The Real Charlie Chaplin Review

The Real Charlie Chaplin
Made using a combination of archive footage, interviews and re-enactment, this documentary looks at the life and work of Charlie Chaplin. Using both Chaplin’s own words and those of others who knew him, it attempts to paint a picture of the man behind the performance.

by Kambole Campbell |
Published on
Release Date:

18 Feb 2022

Original Title:

The Real Charlie Chaplin

“Who was the real Charlie Chaplin?” It’s a simple enough question with an apparently very complicated answer, one that threads a needle through the context of the death of silent film, two world wars and the authoritarianism of America’s Red Scare. Directors Peter Middleton and James Spinney take the tone of a video essay, placing emphasis on authorial voice rather than faux-objectivity; with its detailed sonic textures and Pearl Mackie’s soft-spoken narration, traces of the pair’s previous, sensory documentary Notes On Blindness are present from the start.

The Real Charlie Chaplin

In that respect, The Real Charlie Chaplin is refreshing, but in others it seems old-hat, a feeling deepened by just how meandering a route it takes towards an inconclusive answer. Conceptually, it makes some sense — the true nature of Chaplin as a person is itself vague and ill-defined, obscured by layers of performance, so the answer feels constantly out of reach.
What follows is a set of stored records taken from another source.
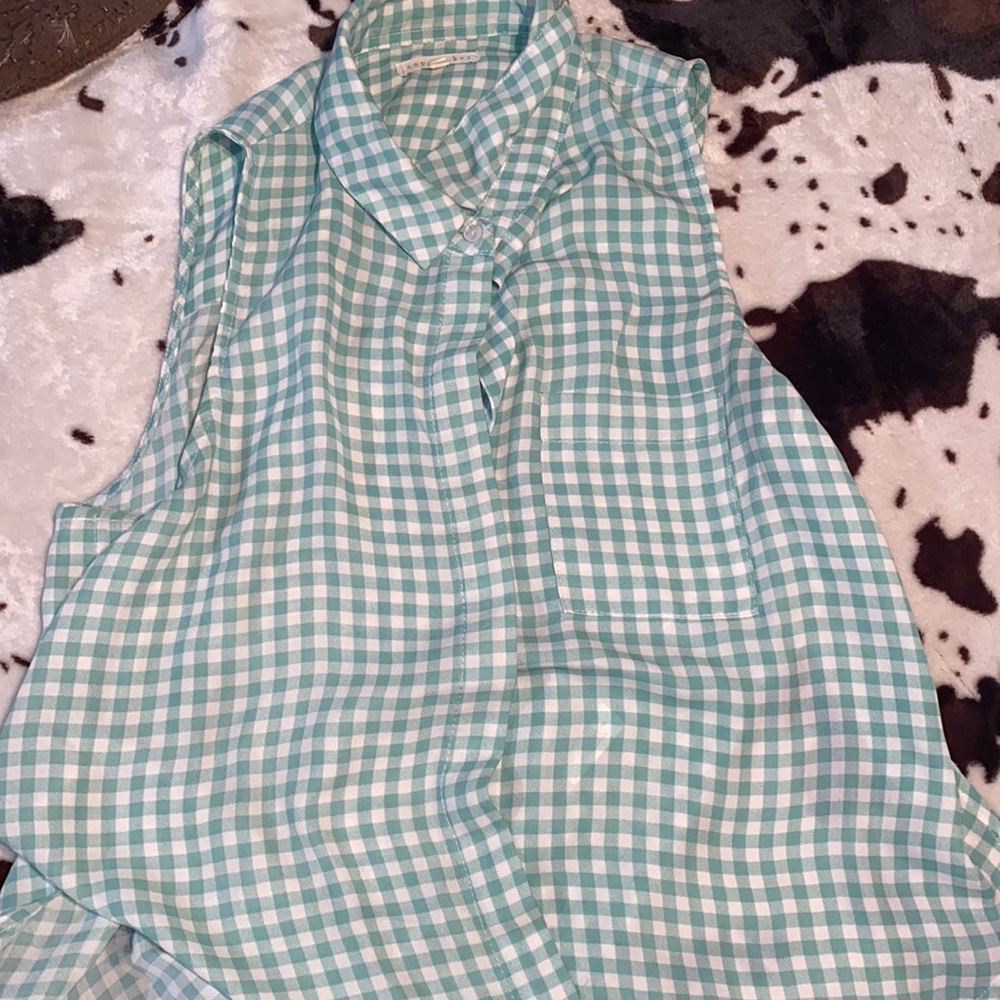Button Up Tank Top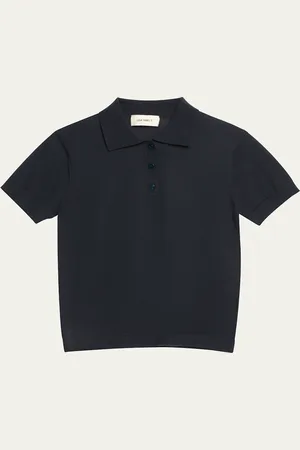 Lisa Yang Nai Cashmere Polo Top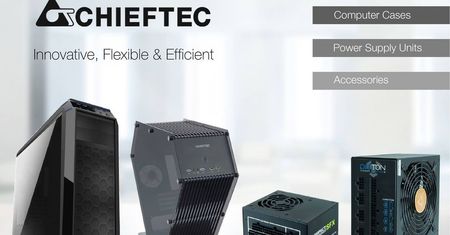 Chieftec szykuje nowe obudowy - prezentacja na CeBIT 2018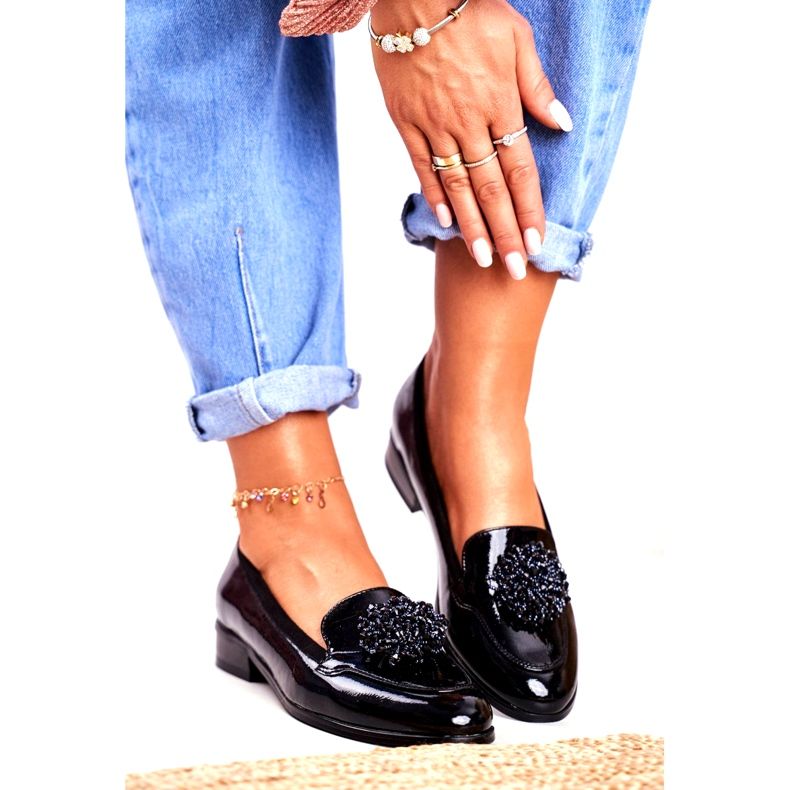 Lackerade Mockasiner Vinceza 21-10527 Svart 2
But it becomes frustrating when the film continually delays engagement with the question it opens with, in favour of a more standard structure that tackles his biography in chronological order.

There are some striking creative decisions, however, particularly in the editing of archive footage. The documentary ponders the ephemeral nature of the pictures themselves, its melting images emphasising film as a medium that decays, perhaps in a visual emulation of how Chaplin’s fame itself gradually faded. The Real Charlie Chaplin is at its most engaging in such moments, when it takes the performer’s visual playfulness and applies it to the film’s investigation, as well as extremely prescient questions of how his fame protected him from scrutiny for a time — concerning the actor’s numerous teenage brides, for example. Less inspiring are its moments of re-enactment, with actors lip-syncing to interview audio as in Clio Barnard’s The Arbor, an effect replicated to diminishing returns here. It’s a shame that even as it plays with so many different modes of storytelling, the film never feels as though it offers us anything new.

In its search for the personality behind the creator of one of cinema’s most famous comic characters, The Real Charlie Chaplin too often lapses into dreary convention, despite flashes of brilliance in its use of archive footage.